### Requirement
Leave out the pictures and copy the remaining records exactly.

Records from a spatial question set
★ ★ ★ ★ ★ ★ ★

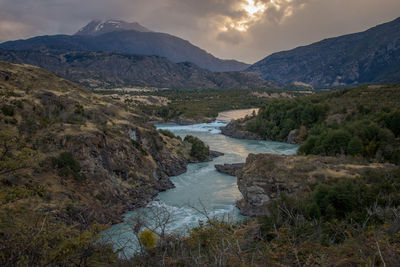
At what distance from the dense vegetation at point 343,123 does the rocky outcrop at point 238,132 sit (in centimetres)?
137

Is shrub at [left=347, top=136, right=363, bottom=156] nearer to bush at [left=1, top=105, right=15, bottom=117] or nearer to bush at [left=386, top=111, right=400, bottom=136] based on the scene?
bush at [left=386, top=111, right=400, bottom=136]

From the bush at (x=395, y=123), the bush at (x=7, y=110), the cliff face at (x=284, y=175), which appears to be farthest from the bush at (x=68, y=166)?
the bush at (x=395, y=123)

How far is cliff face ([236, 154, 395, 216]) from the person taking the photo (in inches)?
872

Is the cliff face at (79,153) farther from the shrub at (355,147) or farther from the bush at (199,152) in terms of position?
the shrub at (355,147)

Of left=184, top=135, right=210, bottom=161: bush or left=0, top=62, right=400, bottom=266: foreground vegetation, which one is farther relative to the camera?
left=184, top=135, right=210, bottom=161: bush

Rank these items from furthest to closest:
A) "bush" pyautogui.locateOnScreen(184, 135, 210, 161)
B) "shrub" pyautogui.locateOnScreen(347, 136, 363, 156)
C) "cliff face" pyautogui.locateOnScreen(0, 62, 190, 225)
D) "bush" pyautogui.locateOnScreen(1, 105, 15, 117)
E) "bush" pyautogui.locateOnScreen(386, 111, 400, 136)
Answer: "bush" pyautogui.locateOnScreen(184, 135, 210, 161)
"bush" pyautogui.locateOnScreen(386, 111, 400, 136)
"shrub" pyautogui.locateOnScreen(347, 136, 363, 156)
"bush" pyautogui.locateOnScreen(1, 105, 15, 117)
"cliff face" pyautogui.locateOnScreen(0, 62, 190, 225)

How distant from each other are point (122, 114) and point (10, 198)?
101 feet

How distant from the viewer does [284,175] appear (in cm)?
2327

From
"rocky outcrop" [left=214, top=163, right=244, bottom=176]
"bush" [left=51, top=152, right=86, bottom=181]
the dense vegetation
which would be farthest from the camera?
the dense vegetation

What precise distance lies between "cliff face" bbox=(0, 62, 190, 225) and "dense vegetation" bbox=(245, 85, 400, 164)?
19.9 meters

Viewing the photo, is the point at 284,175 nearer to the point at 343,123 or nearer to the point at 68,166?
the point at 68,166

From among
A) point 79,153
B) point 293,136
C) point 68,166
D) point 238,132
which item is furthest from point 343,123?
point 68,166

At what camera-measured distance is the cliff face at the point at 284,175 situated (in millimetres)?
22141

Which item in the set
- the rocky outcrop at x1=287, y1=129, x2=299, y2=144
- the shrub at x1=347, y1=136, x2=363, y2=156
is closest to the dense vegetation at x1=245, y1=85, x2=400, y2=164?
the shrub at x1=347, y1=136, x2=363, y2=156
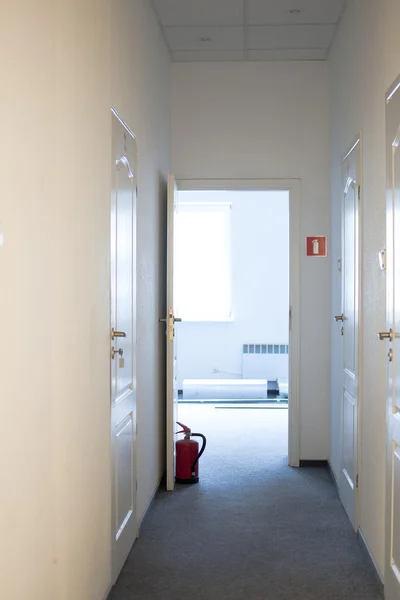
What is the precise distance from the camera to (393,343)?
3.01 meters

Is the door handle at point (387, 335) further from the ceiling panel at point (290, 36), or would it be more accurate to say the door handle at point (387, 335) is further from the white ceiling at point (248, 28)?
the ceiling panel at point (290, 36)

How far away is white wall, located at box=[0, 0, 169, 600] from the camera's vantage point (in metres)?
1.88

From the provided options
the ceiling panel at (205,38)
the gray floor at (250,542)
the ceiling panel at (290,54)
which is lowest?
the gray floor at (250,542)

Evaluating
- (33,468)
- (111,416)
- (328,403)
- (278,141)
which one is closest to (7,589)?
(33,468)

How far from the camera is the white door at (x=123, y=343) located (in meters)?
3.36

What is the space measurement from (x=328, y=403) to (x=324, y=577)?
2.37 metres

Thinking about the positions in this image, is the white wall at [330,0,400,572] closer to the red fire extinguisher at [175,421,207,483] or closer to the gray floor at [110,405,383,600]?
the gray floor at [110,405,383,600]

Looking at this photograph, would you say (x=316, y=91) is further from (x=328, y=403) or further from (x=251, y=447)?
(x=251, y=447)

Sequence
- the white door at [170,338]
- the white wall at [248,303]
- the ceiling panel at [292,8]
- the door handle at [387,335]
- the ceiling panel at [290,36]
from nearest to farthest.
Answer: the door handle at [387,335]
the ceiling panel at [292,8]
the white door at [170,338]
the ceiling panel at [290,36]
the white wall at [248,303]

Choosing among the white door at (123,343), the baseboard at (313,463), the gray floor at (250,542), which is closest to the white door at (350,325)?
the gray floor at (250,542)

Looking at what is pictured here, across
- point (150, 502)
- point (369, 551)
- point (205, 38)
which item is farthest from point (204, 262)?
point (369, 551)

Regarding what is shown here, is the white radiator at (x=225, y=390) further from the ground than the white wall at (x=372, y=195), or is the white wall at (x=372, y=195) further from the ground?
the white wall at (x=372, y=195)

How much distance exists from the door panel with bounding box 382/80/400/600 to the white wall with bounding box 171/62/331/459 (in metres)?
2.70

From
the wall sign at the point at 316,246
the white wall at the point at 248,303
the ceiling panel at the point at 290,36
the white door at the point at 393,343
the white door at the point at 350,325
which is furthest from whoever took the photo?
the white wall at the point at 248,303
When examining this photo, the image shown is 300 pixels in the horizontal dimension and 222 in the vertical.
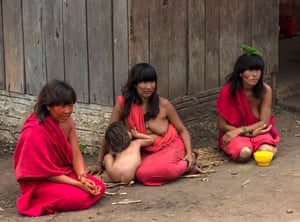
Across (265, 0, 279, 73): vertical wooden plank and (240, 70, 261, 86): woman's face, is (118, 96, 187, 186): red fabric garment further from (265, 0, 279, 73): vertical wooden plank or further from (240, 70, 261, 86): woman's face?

★ ★ ★ ★ ★ ★ ★

### Solution
At what distance from the dense vegetation at point 343,123 does the rocky outcrop at point 238,132 sit (in centimetres)?
137

Is shrub at [left=347, top=136, right=363, bottom=156] nearer to bush at [left=1, top=105, right=15, bottom=117] or nearer to bush at [left=386, top=111, right=400, bottom=136] based on the scene?
bush at [left=386, top=111, right=400, bottom=136]

From the bush at (x=395, y=123), the bush at (x=7, y=110), the cliff face at (x=284, y=175), which appears to be farthest from the bush at (x=68, y=166)?
the bush at (x=395, y=123)

How far is cliff face ([236, 154, 395, 216]) from the person taking the photo (in inches)?
872

Is the cliff face at (79,153) farther from the shrub at (355,147) or farther from the bush at (199,152) in terms of position?
the shrub at (355,147)

Of left=184, top=135, right=210, bottom=161: bush or left=0, top=62, right=400, bottom=266: foreground vegetation, which one is farther relative to the camera?
left=184, top=135, right=210, bottom=161: bush

Rank these items from furthest to closest:
A) "bush" pyautogui.locateOnScreen(184, 135, 210, 161)
B) "shrub" pyautogui.locateOnScreen(347, 136, 363, 156)
C) "cliff face" pyautogui.locateOnScreen(0, 62, 190, 225)
D) "bush" pyautogui.locateOnScreen(1, 105, 15, 117)
E) "bush" pyautogui.locateOnScreen(386, 111, 400, 136)
Answer: "bush" pyautogui.locateOnScreen(184, 135, 210, 161)
"bush" pyautogui.locateOnScreen(386, 111, 400, 136)
"shrub" pyautogui.locateOnScreen(347, 136, 363, 156)
"bush" pyautogui.locateOnScreen(1, 105, 15, 117)
"cliff face" pyautogui.locateOnScreen(0, 62, 190, 225)

How distant from each other are point (122, 114) and point (10, 198)?
101 feet

How distant from the viewer does [284,175] appear (in cm)?
2327

From
"rocky outcrop" [left=214, top=163, right=244, bottom=176]
"bush" [left=51, top=152, right=86, bottom=181]
the dense vegetation
which would be farthest from the camera?
the dense vegetation

What precise distance lies between "cliff face" bbox=(0, 62, 190, 225) and "dense vegetation" bbox=(245, 85, 400, 164)?
19.9 meters

Viewing the photo, is the point at 284,175 nearer to the point at 343,123 or nearer to the point at 68,166?
the point at 68,166

From among
A) point 79,153
B) point 293,136
C) point 68,166
D) point 238,132
which item is furthest from point 343,123?
point 68,166

At what camera-measured distance is the cliff face at the point at 284,175 situated (in millimetres)?
22141

Which item in the set
- the rocky outcrop at x1=287, y1=129, x2=299, y2=144
- the shrub at x1=347, y1=136, x2=363, y2=156
is closest to the dense vegetation at x1=245, y1=85, x2=400, y2=164?
the shrub at x1=347, y1=136, x2=363, y2=156
What is the precise distance from the camera to (393,343)?
3.01 meters

Is the door handle at point (387, 335) further from the ceiling panel at point (290, 36), or would it be more accurate to say the door handle at point (387, 335) is further from the white ceiling at point (248, 28)?
the ceiling panel at point (290, 36)

How far away is white wall, located at box=[0, 0, 169, 600] from the camera's vantage point (in metres)?
1.88

From the provided options
the ceiling panel at (205,38)
the gray floor at (250,542)
the ceiling panel at (290,54)
which is lowest?
the gray floor at (250,542)

Evaluating
- (33,468)
- (111,416)
- (328,403)
- (278,141)
which one is closest to (7,589)?
(33,468)

How far from the camera is the white door at (x=123, y=343) located (in meters)?
3.36

What is the space measurement from (x=328, y=403) to (x=324, y=577)?
2.37 metres

Thinking about the positions in this image, is the white wall at [330,0,400,572] closer to the red fire extinguisher at [175,421,207,483] or closer to the gray floor at [110,405,383,600]?
the gray floor at [110,405,383,600]

Looking at this photograph, would you say (x=316, y=91) is further from (x=328, y=403) or further from (x=251, y=447)?
(x=251, y=447)

Sequence
- the white door at [170,338]
- the white wall at [248,303]
- the ceiling panel at [292,8]
- the door handle at [387,335]
- the ceiling panel at [290,36]
from nearest to farthest.
Answer: the door handle at [387,335]
the ceiling panel at [292,8]
the white door at [170,338]
the ceiling panel at [290,36]
the white wall at [248,303]

Choosing among the white door at (123,343), the baseboard at (313,463), the gray floor at (250,542), which is closest to the white door at (350,325)?
the gray floor at (250,542)

Looking at what is pictured here, across
- point (150, 502)
- point (369, 551)
- point (205, 38)
which item is farthest from point (204, 262)?
point (369, 551)

Regarding what is shown here, is the white radiator at (x=225, y=390) further from the ground than the white wall at (x=372, y=195), or is the white wall at (x=372, y=195) further from the ground?
the white wall at (x=372, y=195)

How much distance exists from the door panel with bounding box 382/80/400/600 to the white wall with bounding box 171/62/331/459 (in metres)?
2.70

From
the wall sign at the point at 316,246
the white wall at the point at 248,303
the ceiling panel at the point at 290,36
the white door at the point at 393,343
the white door at the point at 350,325
which is furthest from whoever took the photo?
the white wall at the point at 248,303
When examining this photo, the image shown is 300 pixels in the horizontal dimension and 222 in the vertical.
Across (265, 0, 279, 73): vertical wooden plank and (240, 70, 261, 86): woman's face, is (118, 96, 187, 186): red fabric garment further from (265, 0, 279, 73): vertical wooden plank or further from (240, 70, 261, 86): woman's face?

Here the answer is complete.